# WHAT IS NEEDED
Starting at the line with "How far is point" in it, reproduce each line below through the last one, exactly, and include nothing else.
****
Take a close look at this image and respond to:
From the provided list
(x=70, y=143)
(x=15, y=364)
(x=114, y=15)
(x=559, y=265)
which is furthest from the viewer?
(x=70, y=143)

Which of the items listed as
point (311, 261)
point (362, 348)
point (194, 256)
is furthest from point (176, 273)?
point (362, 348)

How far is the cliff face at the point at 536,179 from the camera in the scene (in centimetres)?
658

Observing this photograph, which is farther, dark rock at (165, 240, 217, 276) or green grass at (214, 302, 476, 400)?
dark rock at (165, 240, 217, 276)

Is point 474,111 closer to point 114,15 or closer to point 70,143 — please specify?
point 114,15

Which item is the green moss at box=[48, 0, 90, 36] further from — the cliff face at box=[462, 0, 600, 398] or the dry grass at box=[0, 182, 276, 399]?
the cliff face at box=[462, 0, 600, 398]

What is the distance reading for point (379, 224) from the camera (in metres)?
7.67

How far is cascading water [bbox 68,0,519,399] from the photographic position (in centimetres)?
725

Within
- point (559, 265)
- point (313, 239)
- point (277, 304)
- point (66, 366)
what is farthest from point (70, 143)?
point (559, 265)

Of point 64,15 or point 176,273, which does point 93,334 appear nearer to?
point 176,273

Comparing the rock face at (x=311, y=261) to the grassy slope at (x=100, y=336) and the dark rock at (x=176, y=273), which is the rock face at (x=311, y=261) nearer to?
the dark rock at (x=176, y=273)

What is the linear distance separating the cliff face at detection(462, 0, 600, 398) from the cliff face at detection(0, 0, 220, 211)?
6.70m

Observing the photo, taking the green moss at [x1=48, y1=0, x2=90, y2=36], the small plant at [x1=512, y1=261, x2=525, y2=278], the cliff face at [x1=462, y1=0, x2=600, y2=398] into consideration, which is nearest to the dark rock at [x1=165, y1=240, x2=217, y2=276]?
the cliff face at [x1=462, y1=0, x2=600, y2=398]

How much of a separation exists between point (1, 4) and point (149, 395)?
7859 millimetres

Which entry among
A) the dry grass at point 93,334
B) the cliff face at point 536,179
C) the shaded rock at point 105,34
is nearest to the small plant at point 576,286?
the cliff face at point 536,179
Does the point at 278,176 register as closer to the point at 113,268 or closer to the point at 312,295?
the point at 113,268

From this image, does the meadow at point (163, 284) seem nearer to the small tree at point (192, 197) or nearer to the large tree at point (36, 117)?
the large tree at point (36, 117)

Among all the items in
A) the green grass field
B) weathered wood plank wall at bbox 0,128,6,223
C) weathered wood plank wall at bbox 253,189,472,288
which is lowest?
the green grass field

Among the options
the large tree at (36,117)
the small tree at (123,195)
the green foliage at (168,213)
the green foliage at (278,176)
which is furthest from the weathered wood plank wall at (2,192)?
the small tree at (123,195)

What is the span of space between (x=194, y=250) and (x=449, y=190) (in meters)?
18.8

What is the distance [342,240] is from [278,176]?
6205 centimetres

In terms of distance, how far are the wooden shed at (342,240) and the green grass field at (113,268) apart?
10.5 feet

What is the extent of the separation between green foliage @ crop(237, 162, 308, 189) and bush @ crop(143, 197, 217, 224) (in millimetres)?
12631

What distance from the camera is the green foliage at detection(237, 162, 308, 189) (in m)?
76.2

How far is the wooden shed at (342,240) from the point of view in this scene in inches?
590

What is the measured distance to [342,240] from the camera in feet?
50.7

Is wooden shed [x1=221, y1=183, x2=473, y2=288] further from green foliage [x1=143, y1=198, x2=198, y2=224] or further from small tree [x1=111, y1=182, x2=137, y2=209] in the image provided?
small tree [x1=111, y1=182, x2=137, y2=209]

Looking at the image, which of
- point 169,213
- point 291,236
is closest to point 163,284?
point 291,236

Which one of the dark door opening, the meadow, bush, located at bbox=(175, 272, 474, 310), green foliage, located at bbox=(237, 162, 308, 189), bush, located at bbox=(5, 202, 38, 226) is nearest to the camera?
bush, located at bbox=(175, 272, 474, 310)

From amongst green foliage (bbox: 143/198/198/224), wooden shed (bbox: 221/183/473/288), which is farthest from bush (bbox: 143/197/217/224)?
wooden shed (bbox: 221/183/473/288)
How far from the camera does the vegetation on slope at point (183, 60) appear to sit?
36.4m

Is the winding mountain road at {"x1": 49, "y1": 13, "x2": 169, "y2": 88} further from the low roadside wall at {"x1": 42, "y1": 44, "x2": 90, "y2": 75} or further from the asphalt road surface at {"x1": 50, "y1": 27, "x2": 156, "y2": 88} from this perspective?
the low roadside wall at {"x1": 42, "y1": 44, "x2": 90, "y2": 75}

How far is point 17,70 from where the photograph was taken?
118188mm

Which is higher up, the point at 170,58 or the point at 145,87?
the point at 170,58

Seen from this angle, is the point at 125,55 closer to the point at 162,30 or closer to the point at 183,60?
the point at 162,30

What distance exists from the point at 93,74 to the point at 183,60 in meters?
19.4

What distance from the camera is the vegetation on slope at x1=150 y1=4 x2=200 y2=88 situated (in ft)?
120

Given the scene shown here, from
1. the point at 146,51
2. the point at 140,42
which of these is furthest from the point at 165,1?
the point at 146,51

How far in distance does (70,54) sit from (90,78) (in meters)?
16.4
****
# SOLUTION
How far is point 17,70 from where the photograph was taken?
118188mm

Which is higher up, the point at 170,58 or the point at 145,87?
the point at 170,58

Seen from this angle, is the point at 125,55 closer to the point at 162,30 or closer to the point at 183,60?
the point at 162,30

What distance exists from the point at 93,74 to the point at 183,60 in meters?
19.4

What distance from the camera is the vegetation on slope at x1=150 y1=4 x2=200 y2=88 situated (in ft)?
120

Given the scene shown here, from
1. the point at 146,51
2. the point at 140,42
which of these is furthest from the point at 165,1?
the point at 146,51

How far in distance does (70,54) sit from (90,78) (in meters)?
16.4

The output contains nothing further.